We’re not going to go into too much detail about what is actually happening here (if you do want to learn more check out this awesome blog about Recursive Nueral Networks), but this creates a GRU-based recursive Neural Network where our data is fed in two sentences at a time and trained. We then check how well our model performs after the training to see if it’s correctly predicting the results we expect it should. Since we are only training on 8 sentences and testing against 4 our model really isn’t going to be all that good, we’d normally need thousands of data points, but it’ll suffice for our example.

To see what the output of this model is, we can use the model’s predict function and print it out: print(model.predict(sequence.pad_sequences(np.array([[0, 0, 0, 2]]), maxlen=maxlen)))

In this case, we used our example from earlier, [0,0,0,2] or This is great, and fed it into the model. You’ll notice the output looks something like this: [[ 0.65013808]]. This output means that the model is about 65% certain that this sentence is a 1, or has positive sentiment.

Converting the Model

Now that we have our state of the art RNN model, let’s convert it into a format Xcode understands. Using coremltools this process is very simple:

coreml_model = coremltools.converters.keras.convert(
    model, input_names=['tokenizedString'], output_names=['sentiment'])
coreml_model.author = 'Evan Compton'
coreml_model.license = 'MIT'
coreml_model.short_description = 'Gets the sentiment based on a tokenized string'
coreml_model.input_description['tokenizedString'] = 'A String mapped according to the pre-deifned mapping'
coreml_model.output_description['sentiment'] = 'Whether the sentence was positive or negative'
coreml_model.save('sentiment_model.mlmodel')

We convert the Keras model from earlier into a Core ML one using the built-in Keras converter and name our inputs and outputs. We then set the metadata Xcode will use to describe our model. The input and output names will be converted to actual property values in the auto generated code in Xcode. Finally, we save the model out and we’re good to go!

Integrating the Model

Putting the model into Xcode

This is the easiest step in the whole post. We just drag and drop our generated .mlmodel file into Xcode 9 and it does the rest. As of the time of this writing, Xcode 9 is still in beta, so it’ll need to be downloaded from developer.apple.com. Once its dropped in, we see something like this when the model is selected:

As you can see, all that metadata we specified is now here, as well as a link to the generated Swift code. You’ll also notice there is a mysterious gru_1_h_in input and output there. This is because GRU based Recursive Neural Networks use a hidden state that’s passed between each activation which helps it predict the next output based on previous inputs.

**EXCERPTED DATA**

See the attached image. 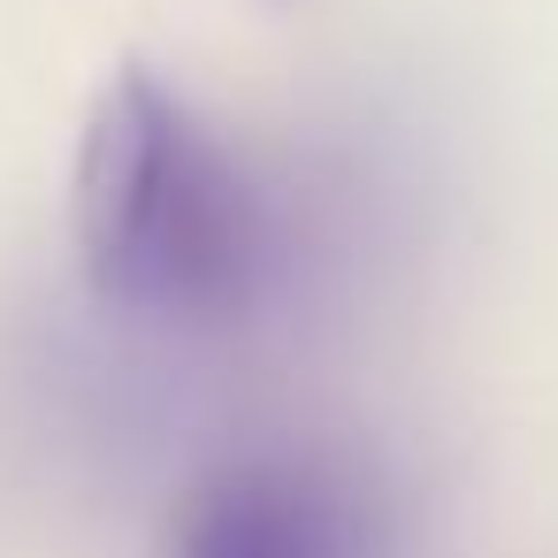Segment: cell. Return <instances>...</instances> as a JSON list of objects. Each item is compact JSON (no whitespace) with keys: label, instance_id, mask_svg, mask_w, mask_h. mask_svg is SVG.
<instances>
[{"label":"cell","instance_id":"2","mask_svg":"<svg viewBox=\"0 0 558 558\" xmlns=\"http://www.w3.org/2000/svg\"><path fill=\"white\" fill-rule=\"evenodd\" d=\"M169 558H398V505L360 459L276 444L192 482Z\"/></svg>","mask_w":558,"mask_h":558},{"label":"cell","instance_id":"1","mask_svg":"<svg viewBox=\"0 0 558 558\" xmlns=\"http://www.w3.org/2000/svg\"><path fill=\"white\" fill-rule=\"evenodd\" d=\"M77 245L116 306L222 329L268 299L283 268V215L161 77L123 70L85 123Z\"/></svg>","mask_w":558,"mask_h":558}]
</instances>
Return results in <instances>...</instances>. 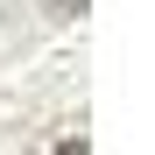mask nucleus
Listing matches in <instances>:
<instances>
[{"instance_id":"obj_1","label":"nucleus","mask_w":155,"mask_h":155,"mask_svg":"<svg viewBox=\"0 0 155 155\" xmlns=\"http://www.w3.org/2000/svg\"><path fill=\"white\" fill-rule=\"evenodd\" d=\"M49 14H64V21H71V14H85V0H49Z\"/></svg>"},{"instance_id":"obj_2","label":"nucleus","mask_w":155,"mask_h":155,"mask_svg":"<svg viewBox=\"0 0 155 155\" xmlns=\"http://www.w3.org/2000/svg\"><path fill=\"white\" fill-rule=\"evenodd\" d=\"M57 155H85V141H57Z\"/></svg>"}]
</instances>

**WRITTEN EXERCISE A**
List every metadata property that the sentiment model walkthrough sets on coreml_model after converting it.
**WRITTEN EXERCISE B**
Carry the sentiment model walkthrough forward from its last sentence.

**WRITTEN ANSWER A**
author, license, short_description, input_description, output_description

**WRITTEN ANSWER B**
The Model in Action

To keep things simple, we’re just going to have a UIViewController that runs our model on viewDidLoad and prints our output to the terminal. First, let’s bring our mapping from our model into our iOS app since the mapping must be the same in order for our model to understand what it’s getting:

let mapping = [
        "terrible": 1.0,
        "great": 2.0,
        "bad": 3.0,
        "good": 4.0,
        "awful": 5.0,
        "awesome": 6.0
    ]

You’ll notice these are Doubles and not Ints. Our converted model is expecting the data values to be Doubles so we need our tokenized strings to be an array of Doubles. Let’s also create some functions to massage our input into what the model is expecting:

func padArray(to numToPad: Int, sequence: [NSNumber]) -> [NSNumber] {
        var newSeq = sequence
        for _ in sequence.count ... numToPad {
            newSeq.insert(NSNumber(value:0.0), at: 0)
        }
        return newSeq
    }
    
    func tokenizer(words: [String]) -> [NSNumber] {
        var tokens : [NSNumber] = []
        for (index, word) in words.enumerated() {
            if let val = mapping[word] {
                tokens.insert(NSNumber(value: val), at: index)
            } else {
                tokens.insert(NSNumber(value: 0.0), at: index)
            }
        }
        return padArray(to: 79, sequence: tokens)
    }

Again we have a function that tokenizes our sentences into their numeric representation and then we pad them to be the same input length that is expected. We also convert the Double values to NSNumbers. That is because the new data structure created for CoreML, called MLMultiArray, expects its values to be NSNumbers whose values correspond to the data type the model expects. Let’s setup our data to better illustrate this. The remainder of our code will take place in our UIViewController’s viewDidLoad method:

        let text = ["That team is terrible","That play was great","I'm really feeling awful right now"]
        var wordArrays : [[String]] = []
        for sent in text {
            wordArrays.append(sent.characters.split{$0 == " "}.map(String.init))
        }
        
        let model = sentiment_model()
        guard let input_data = try? MLMultiArray(shape:[80,1,1], dataType:.double) else {
            fatalError("Unexpected runtime error. MLMultiArray")
        }
        guard let gru_1_h_in = try? MLMultiArray(shape:[128], dataType:.double) else {
            fatalError("Unexpected runtime error. MLMultiArray")
        }
        gru_1_h_in[0] = NSNumber(value: 0.0)
        var list : [[NSNumber]] = []
        for input in wordArrays {
            list.append(tokenizer(words: input))
        }
       
        for (index,item) in list[0].enumerated() {
            input_data[index] = item
        }
        
        let i = sentiment_modelInput(tokenizedString: input_data,gru_1_h_in:gru_1_h_in)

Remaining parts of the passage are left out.